LAWS(PVC)-1928-1-163

SUBHAS CHANDRA BOSE Vs. RKNIGHT AND SONS

Decided On January 30, 1928
SUBHAS CHANDRA BOSE Appellant
V/S
RKNIGHT AND SONS Respondents

JUDGEMENT

(1.) The plaintiff Subhas Chandra Bose sues the defendants who are the proprietors and editor of the Statesman newspaper for damages for libel contained in their issue of 26 November 1924. The words complained of are part of a leading article of which the main subject matter is a speach made by the Earl of Lytton when Governor of Bengal at Maldah on the 24 of that month. This speech had been published in extenso in the issue of the 25 and no complaint is made on that publication.

(2.) In the previous month, namely on 25 October 1924, the Governor-General under Section 72, Government of India Act, made and promulgated an ordinance to supplement the ordinary Criminal Law in Bengal. This among other provisions gave power to the Local Government in certain circumstances to arrest persons whom it believed to be guilty of certain crimes and to commit them to jail or to intern them without trial. Under this ordinance and under the provisions of Regulation 3 of 1818 a considerable number of persons including the plaintiff were on 25 October 1924, arrested and lodged in jail. The ordinance was accompanied by a statement by the Governor-General of the reasons which had moved him to make the ordinance and on the same day there was published a resolution of the Government of Bengal explaining the reasons which had led the Governor-in-Council to ask the Governor- General to promulgate the ordinance.

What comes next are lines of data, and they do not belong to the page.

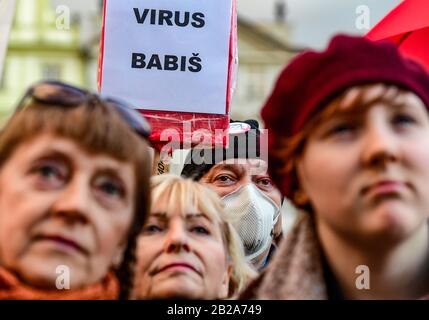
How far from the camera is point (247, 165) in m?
2.76

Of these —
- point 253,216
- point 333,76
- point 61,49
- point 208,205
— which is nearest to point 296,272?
point 208,205

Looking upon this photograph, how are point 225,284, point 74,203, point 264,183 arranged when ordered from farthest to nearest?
1. point 264,183
2. point 225,284
3. point 74,203

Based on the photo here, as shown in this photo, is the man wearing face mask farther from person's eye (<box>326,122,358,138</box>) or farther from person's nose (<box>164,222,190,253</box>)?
person's eye (<box>326,122,358,138</box>)

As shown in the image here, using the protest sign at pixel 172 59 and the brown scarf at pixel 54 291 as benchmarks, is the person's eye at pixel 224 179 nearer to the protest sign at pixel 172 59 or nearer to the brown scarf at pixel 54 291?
the protest sign at pixel 172 59

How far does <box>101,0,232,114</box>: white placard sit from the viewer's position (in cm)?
239

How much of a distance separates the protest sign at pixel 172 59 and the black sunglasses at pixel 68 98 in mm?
450

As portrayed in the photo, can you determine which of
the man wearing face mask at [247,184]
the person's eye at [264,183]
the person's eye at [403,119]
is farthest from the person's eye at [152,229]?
the person's eye at [264,183]

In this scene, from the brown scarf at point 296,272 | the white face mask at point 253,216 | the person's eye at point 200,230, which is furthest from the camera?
the white face mask at point 253,216

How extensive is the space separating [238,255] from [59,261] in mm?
522

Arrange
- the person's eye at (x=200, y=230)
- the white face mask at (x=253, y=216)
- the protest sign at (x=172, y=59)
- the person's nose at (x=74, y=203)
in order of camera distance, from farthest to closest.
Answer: the white face mask at (x=253, y=216) → the protest sign at (x=172, y=59) → the person's eye at (x=200, y=230) → the person's nose at (x=74, y=203)

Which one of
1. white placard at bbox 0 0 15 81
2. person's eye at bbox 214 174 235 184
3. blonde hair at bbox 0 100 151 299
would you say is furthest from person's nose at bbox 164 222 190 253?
white placard at bbox 0 0 15 81

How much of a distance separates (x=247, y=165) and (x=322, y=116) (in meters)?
0.96

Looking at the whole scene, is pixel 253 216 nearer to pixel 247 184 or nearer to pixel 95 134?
pixel 247 184

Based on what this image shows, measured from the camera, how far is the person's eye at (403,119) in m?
1.78
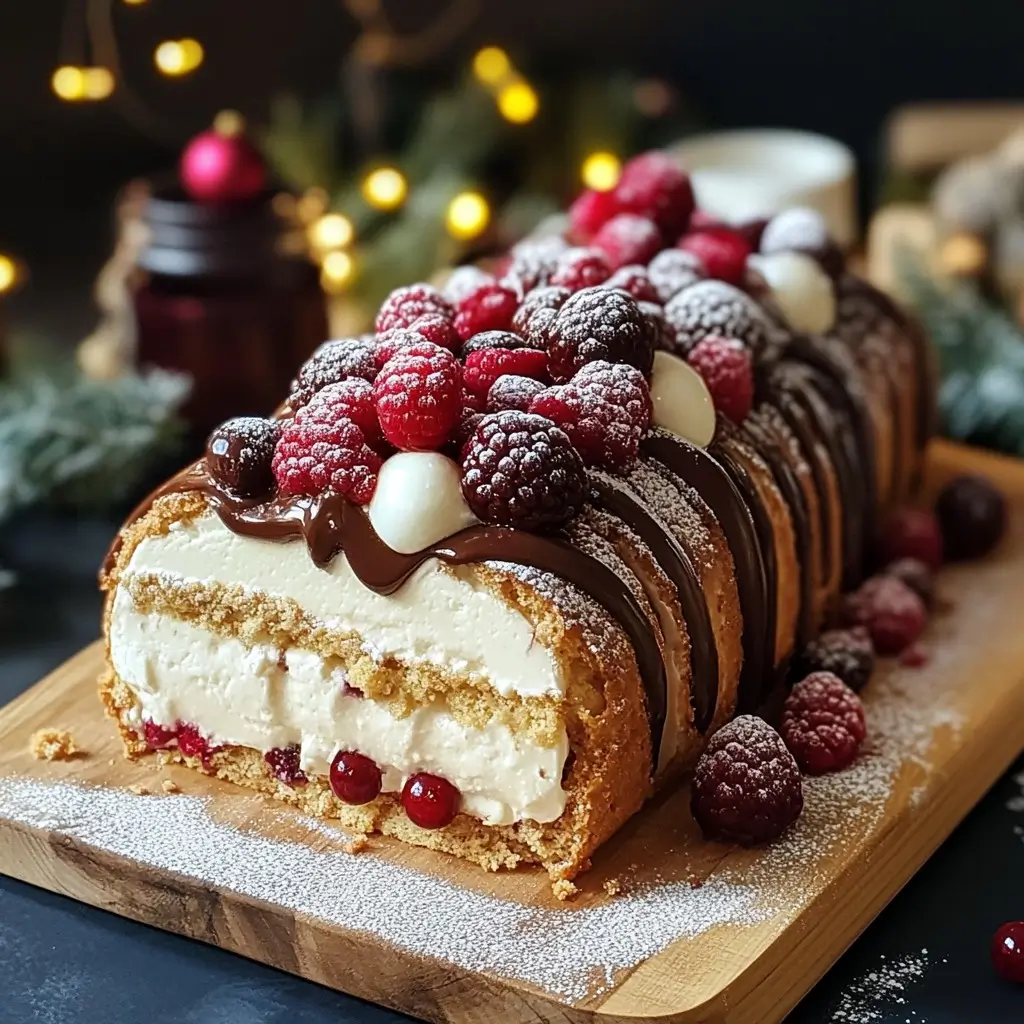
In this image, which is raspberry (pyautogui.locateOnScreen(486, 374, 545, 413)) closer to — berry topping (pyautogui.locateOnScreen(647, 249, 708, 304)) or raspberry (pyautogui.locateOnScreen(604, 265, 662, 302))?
raspberry (pyautogui.locateOnScreen(604, 265, 662, 302))

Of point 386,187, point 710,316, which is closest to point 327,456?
point 710,316

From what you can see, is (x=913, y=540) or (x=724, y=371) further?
(x=913, y=540)

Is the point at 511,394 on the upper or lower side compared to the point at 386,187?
upper

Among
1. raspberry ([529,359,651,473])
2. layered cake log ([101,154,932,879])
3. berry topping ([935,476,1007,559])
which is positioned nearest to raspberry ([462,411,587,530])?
layered cake log ([101,154,932,879])

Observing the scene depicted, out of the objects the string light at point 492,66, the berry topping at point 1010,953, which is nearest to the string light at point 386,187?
the string light at point 492,66

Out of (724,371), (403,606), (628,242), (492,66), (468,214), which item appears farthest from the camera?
(492,66)

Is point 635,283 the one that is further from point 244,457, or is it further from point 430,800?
point 430,800

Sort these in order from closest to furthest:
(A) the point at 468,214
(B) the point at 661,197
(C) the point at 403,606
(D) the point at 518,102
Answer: (C) the point at 403,606 < (B) the point at 661,197 < (A) the point at 468,214 < (D) the point at 518,102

(3.) The speech made by Lord Lytton at Maldah on 24 November 1924 contained this statement: But men who defy the law, who live and act outside the law, who menace the liberty of those live within it, who take upon themselves to decide without process of law who shall live and who shall die, these men have no right to the protection of law -- they are outlaws, they are a danger to the State and their liberty is forfeited. It is against such men and such men alone, that the special powers. which my Government have asked for and have obtained are being directed. Every single-man, who has been arrested under Regulation 3 of 1818 or under the new Ordinance, is a member of a terrorist organization that seeks to attain its objects by violence and intimidation that proposes, if not checked, to carry out more murders. Every man, too, who has been arrested is being detained, not on the isolated statements of a single informer but on evidence from many different sources unknown to each other, spread over many months, which has to satisfy the Government of Bengal, as well as two independent Judges, and in the case of the Regulation 3 prisoners, the Government of India and the Viceroy himself -- probably the best trained lawyer in India -- that he is not merely a member of, but an active participator in this terrorist conspiracy.